**Work instructions:** Render every line of the records below as a numbered list, omitting all blank lines.

**Extracted information:**
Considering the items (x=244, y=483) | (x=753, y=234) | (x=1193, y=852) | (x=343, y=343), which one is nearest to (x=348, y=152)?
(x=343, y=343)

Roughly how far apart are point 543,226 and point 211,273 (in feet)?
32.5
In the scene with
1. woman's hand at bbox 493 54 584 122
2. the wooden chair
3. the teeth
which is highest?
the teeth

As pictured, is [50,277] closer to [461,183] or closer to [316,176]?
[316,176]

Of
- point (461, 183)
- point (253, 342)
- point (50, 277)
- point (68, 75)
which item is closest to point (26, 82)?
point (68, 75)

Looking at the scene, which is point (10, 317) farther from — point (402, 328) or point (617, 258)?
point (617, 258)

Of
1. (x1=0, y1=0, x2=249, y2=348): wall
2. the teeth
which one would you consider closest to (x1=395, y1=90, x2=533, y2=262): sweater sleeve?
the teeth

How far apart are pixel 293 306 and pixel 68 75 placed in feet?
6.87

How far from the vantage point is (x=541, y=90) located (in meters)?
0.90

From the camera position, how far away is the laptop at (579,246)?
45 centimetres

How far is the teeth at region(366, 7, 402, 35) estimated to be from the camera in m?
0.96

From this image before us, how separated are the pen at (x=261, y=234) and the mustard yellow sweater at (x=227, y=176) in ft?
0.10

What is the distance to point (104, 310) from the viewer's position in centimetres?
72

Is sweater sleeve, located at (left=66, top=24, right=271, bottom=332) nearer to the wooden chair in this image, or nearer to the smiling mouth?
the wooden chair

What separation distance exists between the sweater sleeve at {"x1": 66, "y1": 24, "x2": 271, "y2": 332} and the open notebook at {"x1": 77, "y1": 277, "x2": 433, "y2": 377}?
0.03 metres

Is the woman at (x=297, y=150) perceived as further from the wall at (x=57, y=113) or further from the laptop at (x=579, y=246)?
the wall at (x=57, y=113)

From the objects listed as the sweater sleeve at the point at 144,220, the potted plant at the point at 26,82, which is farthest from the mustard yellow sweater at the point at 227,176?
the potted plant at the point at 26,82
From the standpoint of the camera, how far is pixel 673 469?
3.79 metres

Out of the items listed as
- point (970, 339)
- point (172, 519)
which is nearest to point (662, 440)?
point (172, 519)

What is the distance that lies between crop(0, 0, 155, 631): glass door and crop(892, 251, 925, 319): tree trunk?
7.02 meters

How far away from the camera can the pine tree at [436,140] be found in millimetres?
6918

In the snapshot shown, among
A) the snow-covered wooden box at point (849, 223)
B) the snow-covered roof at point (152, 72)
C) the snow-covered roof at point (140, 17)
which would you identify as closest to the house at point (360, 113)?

**Answer to this task:**
1. Considering the items (x=244, y=483) | (x=753, y=234) | (x=1193, y=852) | (x=343, y=343), which one is nearest to (x=348, y=152)?
2. (x=343, y=343)
3. Roughly how far apart are point 543,226 and point 211,273 (in feet)?
4. 32.5
5. In the scene with
6. 1. woman's hand at bbox 493 54 584 122
7. 2. the wooden chair
8. 3. the teeth
9. which is highest?
10. the teeth
11. As pictured, is [50,277] closer to [461,183] or closer to [316,176]?
12. [316,176]
13. Of
14. - point (461, 183)
15. - point (253, 342)
16. - point (50, 277)
17. - point (68, 75)
18. which item is closest to point (26, 82)?
19. point (68, 75)
20. Looking at the scene, which is point (10, 317) farther from — point (402, 328) or point (617, 258)?
21. point (617, 258)
22. Of
23. 1. (x1=0, y1=0, x2=249, y2=348): wall
24. 2. the teeth
25. which one would you consider closest to (x1=395, y1=90, x2=533, y2=262): sweater sleeve?
26. the teeth
27. How far apart are pixel 293 306 and pixel 68 75 placed in feet?
28. 6.87
29. How far from the vantage point is (x=541, y=90) located (in meters)?
30. 0.90
31. From the camera position, how far away is the laptop at (579,246)?
32. 45 centimetres
33. How far is the teeth at region(366, 7, 402, 35) estimated to be from the camera in m?
34. 0.96
35. From this image before us, how separated are the pen at (x=261, y=234) and the mustard yellow sweater at (x=227, y=176) in ft?
36. 0.10
37. What is the distance to point (104, 310) from the viewer's position in centimetres?
38. 72
39. Is sweater sleeve, located at (left=66, top=24, right=271, bottom=332) nearer to the wooden chair in this image, or nearer to the smiling mouth?
40. the wooden chair
41. What separation distance exists between the sweater sleeve at {"x1": 66, "y1": 24, "x2": 271, "y2": 332} and the open notebook at {"x1": 77, "y1": 277, "x2": 433, "y2": 377}?
42. 0.03 metres
43. Is the woman at (x=297, y=150) perceived as further from the wall at (x=57, y=113) or further from the laptop at (x=579, y=246)?
44. the wall at (x=57, y=113)
45. From the objects listed as the sweater sleeve at the point at 144,220, the potted plant at the point at 26,82, which is farthest from the mustard yellow sweater at the point at 227,176?
46. the potted plant at the point at 26,82
47. From the standpoint of the camera, how far is pixel 673 469?
48. 3.79 metres
49. Out of the items listed as
50. - point (970, 339)
51. - point (172, 519)
52. which is nearest to point (662, 440)?
53. point (172, 519)
54. What is the distance that lies between crop(0, 0, 155, 631): glass door and crop(892, 251, 925, 319): tree trunk?
55. 7.02 meters
56. How far away from the camera can the pine tree at [436,140] be found in millimetres?
57. 6918
58. In the snapshot shown, among
59. A) the snow-covered wooden box at point (849, 223)
60. B) the snow-covered roof at point (152, 72)
61. C) the snow-covered roof at point (140, 17)
62. which would you identify as closest to the house at point (360, 113)?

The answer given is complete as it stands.